I bought a GPU to do OCR

I bought a GPU! A big one! This blog post is about that.

So… like, a few years ago (oh, 2018; time flies) I wanted to put together a thing to do research into comics, and since the comics I was most interested in were from the 80s, all articles/interviews/etc were nowhere to be found on the Internet. So I realised that I should just put together a web site of scanned magazines about comics (note: not comics magazines — magazines and fanzines about comics), and viola: kwakk.info.

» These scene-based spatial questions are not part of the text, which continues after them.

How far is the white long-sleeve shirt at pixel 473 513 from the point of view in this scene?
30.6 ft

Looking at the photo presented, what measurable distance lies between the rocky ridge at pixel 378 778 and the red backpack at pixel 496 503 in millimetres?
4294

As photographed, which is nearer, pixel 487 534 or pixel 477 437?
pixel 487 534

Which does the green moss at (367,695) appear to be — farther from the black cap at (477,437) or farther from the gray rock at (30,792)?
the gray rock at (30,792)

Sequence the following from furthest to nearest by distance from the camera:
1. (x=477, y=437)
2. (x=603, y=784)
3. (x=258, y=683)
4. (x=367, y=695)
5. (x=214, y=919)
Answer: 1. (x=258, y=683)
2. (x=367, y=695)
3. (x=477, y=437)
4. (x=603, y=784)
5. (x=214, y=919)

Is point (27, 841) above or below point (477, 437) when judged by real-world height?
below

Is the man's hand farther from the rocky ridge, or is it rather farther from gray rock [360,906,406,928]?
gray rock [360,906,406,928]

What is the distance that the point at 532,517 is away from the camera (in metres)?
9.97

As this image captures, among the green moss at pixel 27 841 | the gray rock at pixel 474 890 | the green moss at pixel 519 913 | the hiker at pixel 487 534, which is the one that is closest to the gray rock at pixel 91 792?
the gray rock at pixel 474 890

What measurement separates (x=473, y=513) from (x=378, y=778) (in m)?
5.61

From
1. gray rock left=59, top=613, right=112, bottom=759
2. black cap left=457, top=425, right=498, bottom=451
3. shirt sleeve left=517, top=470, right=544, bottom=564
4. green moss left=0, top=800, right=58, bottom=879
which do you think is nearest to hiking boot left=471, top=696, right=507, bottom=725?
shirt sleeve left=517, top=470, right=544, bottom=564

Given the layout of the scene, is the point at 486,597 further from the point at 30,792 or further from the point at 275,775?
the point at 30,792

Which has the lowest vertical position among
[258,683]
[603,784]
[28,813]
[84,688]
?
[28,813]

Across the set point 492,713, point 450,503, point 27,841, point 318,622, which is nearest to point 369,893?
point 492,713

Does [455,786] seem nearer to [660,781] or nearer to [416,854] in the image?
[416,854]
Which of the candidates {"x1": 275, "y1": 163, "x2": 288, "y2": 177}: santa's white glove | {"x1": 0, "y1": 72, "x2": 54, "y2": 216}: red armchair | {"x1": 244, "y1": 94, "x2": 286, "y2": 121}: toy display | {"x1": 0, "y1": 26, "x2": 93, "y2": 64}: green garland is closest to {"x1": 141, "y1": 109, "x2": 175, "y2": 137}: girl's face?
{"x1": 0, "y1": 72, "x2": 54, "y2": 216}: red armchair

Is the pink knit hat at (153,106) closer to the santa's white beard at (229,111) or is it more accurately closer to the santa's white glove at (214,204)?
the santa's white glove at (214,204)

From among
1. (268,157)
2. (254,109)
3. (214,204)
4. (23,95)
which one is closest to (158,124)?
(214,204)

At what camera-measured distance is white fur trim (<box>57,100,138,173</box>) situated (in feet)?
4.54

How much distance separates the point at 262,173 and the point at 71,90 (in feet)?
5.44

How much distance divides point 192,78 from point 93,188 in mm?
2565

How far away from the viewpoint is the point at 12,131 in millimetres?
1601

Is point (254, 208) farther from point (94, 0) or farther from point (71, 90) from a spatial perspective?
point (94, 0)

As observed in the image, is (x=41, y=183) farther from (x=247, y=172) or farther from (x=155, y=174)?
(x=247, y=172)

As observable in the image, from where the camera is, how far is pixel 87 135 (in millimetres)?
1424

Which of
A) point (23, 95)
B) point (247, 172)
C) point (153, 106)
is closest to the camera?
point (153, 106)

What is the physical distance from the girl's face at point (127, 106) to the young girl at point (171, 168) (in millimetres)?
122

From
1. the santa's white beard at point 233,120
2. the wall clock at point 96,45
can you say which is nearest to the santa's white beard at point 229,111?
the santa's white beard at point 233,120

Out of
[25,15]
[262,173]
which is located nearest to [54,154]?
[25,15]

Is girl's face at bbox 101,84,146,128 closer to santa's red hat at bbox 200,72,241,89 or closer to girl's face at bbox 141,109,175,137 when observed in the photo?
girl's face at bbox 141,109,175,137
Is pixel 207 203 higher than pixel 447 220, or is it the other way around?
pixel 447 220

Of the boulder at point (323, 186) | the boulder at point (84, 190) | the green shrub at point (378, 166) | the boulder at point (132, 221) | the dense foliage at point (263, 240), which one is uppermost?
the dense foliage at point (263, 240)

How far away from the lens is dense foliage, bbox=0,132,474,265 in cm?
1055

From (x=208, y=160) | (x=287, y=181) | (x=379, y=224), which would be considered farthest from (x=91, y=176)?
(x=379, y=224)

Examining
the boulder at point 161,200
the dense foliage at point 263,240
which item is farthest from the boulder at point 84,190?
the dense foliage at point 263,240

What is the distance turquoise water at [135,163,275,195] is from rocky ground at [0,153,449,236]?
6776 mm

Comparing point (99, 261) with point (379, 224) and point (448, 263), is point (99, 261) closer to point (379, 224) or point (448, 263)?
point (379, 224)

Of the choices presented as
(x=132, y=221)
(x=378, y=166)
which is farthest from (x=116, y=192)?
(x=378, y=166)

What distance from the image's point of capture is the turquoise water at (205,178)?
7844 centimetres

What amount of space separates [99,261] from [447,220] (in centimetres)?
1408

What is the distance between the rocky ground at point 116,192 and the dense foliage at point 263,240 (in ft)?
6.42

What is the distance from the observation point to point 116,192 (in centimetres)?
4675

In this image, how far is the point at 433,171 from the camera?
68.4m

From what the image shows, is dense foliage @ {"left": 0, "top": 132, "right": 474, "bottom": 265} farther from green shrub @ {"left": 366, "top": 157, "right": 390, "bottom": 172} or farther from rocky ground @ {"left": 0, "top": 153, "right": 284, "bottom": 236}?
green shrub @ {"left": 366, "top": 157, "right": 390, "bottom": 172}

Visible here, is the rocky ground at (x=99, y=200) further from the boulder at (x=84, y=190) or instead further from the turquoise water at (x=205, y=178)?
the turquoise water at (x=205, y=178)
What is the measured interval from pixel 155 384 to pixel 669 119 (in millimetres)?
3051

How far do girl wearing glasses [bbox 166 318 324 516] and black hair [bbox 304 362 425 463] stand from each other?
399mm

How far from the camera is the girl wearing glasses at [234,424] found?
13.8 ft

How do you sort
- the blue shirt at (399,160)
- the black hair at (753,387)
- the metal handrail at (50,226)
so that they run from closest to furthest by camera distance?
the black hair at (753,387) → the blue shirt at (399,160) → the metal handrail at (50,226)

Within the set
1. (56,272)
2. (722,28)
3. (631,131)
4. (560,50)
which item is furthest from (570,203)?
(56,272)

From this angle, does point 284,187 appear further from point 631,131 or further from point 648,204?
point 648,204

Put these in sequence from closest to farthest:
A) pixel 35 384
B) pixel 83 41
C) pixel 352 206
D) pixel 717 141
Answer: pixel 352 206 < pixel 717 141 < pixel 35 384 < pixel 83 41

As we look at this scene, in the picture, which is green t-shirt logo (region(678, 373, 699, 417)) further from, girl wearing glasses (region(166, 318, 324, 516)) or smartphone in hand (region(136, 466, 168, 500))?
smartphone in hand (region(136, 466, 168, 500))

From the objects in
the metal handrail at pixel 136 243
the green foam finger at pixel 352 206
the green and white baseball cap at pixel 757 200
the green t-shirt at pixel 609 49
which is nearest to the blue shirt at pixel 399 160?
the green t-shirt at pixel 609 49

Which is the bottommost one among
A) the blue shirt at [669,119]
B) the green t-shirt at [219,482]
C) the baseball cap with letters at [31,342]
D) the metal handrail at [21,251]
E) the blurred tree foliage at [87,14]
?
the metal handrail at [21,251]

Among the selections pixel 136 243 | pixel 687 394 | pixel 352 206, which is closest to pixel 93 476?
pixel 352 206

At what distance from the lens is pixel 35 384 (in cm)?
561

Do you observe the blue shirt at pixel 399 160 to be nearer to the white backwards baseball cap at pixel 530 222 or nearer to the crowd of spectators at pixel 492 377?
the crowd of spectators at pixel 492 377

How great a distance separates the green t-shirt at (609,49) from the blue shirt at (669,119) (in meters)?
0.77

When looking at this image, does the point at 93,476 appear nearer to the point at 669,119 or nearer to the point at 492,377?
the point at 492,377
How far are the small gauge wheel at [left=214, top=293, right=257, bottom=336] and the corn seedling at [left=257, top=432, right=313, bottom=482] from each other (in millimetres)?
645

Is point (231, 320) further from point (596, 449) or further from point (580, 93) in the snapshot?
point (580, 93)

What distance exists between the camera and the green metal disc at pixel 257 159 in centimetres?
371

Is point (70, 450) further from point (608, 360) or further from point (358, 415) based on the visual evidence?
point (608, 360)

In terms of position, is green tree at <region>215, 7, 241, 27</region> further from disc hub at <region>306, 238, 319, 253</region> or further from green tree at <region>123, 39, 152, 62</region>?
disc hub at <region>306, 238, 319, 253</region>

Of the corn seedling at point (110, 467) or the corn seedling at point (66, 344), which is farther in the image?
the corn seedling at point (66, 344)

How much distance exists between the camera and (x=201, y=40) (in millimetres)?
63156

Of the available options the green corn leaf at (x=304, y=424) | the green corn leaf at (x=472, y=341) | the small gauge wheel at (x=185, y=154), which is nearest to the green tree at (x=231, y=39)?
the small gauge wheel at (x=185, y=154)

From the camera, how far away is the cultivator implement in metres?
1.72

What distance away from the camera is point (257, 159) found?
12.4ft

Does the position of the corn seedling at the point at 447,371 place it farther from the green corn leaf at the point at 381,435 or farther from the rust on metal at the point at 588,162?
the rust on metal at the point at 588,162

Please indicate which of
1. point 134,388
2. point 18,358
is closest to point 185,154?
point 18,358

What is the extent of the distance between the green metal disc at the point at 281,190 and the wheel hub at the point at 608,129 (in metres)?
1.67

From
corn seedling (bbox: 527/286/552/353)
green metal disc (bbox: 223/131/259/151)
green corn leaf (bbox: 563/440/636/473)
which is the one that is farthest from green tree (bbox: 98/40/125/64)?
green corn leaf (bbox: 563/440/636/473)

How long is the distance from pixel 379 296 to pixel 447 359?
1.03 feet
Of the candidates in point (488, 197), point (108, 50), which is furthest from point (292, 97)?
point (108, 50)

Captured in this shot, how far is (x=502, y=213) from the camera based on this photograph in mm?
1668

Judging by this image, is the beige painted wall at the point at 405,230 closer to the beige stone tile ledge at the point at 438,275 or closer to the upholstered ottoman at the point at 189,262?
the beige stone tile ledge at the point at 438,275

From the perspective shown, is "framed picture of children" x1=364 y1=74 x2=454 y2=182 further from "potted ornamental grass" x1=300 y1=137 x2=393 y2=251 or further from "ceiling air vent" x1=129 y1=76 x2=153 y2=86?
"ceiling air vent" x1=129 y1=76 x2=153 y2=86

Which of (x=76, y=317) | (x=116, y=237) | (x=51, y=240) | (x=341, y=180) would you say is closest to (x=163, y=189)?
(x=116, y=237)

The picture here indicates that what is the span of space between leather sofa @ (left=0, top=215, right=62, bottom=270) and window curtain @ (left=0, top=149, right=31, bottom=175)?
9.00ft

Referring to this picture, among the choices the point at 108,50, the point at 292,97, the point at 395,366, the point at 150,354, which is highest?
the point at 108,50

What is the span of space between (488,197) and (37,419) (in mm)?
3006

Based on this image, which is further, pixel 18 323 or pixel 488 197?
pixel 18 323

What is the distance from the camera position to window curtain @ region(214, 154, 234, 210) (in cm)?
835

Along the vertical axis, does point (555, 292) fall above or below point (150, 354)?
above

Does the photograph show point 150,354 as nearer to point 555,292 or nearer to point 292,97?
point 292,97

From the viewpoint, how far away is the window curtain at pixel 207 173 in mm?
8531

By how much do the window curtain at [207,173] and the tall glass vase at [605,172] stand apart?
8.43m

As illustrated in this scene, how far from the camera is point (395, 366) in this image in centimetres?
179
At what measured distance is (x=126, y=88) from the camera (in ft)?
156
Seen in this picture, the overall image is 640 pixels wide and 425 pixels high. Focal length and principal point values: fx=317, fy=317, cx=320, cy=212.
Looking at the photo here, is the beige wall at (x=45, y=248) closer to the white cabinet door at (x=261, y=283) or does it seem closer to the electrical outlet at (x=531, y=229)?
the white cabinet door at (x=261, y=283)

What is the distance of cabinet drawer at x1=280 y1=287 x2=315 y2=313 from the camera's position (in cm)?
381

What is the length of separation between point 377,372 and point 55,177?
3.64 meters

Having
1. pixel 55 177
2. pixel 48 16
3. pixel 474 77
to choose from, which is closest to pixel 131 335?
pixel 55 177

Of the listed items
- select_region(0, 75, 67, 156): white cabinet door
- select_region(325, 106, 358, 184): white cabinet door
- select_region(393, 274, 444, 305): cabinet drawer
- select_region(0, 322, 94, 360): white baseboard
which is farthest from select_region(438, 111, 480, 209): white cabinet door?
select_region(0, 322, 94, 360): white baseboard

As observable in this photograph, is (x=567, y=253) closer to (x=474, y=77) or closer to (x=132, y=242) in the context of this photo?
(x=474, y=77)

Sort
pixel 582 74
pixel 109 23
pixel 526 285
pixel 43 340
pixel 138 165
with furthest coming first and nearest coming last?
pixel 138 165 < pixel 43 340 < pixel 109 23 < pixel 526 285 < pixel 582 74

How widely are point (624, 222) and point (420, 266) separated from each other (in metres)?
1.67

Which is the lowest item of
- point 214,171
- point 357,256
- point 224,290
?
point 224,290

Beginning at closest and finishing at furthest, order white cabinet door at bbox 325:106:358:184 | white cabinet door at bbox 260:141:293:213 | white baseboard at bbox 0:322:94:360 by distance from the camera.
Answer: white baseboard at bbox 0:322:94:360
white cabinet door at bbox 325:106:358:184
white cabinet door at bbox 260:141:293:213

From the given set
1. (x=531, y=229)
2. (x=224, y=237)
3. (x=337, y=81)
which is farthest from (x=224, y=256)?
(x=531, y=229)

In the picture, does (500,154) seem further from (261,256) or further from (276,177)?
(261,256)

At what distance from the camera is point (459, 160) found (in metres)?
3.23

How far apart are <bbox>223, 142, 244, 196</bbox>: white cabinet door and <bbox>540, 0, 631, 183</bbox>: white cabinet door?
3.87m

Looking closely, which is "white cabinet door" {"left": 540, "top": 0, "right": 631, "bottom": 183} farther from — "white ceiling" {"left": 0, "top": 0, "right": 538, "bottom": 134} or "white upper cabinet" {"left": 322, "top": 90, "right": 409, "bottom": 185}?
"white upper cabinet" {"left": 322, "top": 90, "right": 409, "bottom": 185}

Which now has 11K issues, which is… probably most of what’s been written about comics and published in papery form?

Er, I mean, 9600 issues, because I’ve only made publicly available magazines that aren’t commercially available any more; wouldn’t want to be all rude and stuff. So 1500 issues just for me mua ha ha.

Anyway! I’ve been using ocr.space for the actual OCR. It’s pretty good, but it’s far from perfect. It’s much better than (for instance) Tesseract — Tesseract doesn’t even get white-on-black text right (which is important for pages like the above). But there’s still a persistent problem about accuracy. I assumed that ocr.space would get better over the years, but nope — it’s the same as when I started, which is just annoying.

I can hear people muttering out there… “OCR! Pah! That’s a solved problem!” They’ve been saying that since the 90s, really. And you’d think so, but only if you haven’t had experience with using OCR over a wide variety of documents. If you have a small set with consistent typesetting/fonts, cleanly scanned, then yes, you can train the OCR for that set.

But I have around 600 different magazines, all using different… everything. Text over pictures, mimeographed typewritten fanzines, weird fonts, handwritten snippets of text… I’ve tried a lot of different solutions over the year, and nothing can be said to actually, like, “work”. ocr.space is the best I’ve found — it can take basically everything, and the results aren’t stellar, but they’re what you may call almost good enough.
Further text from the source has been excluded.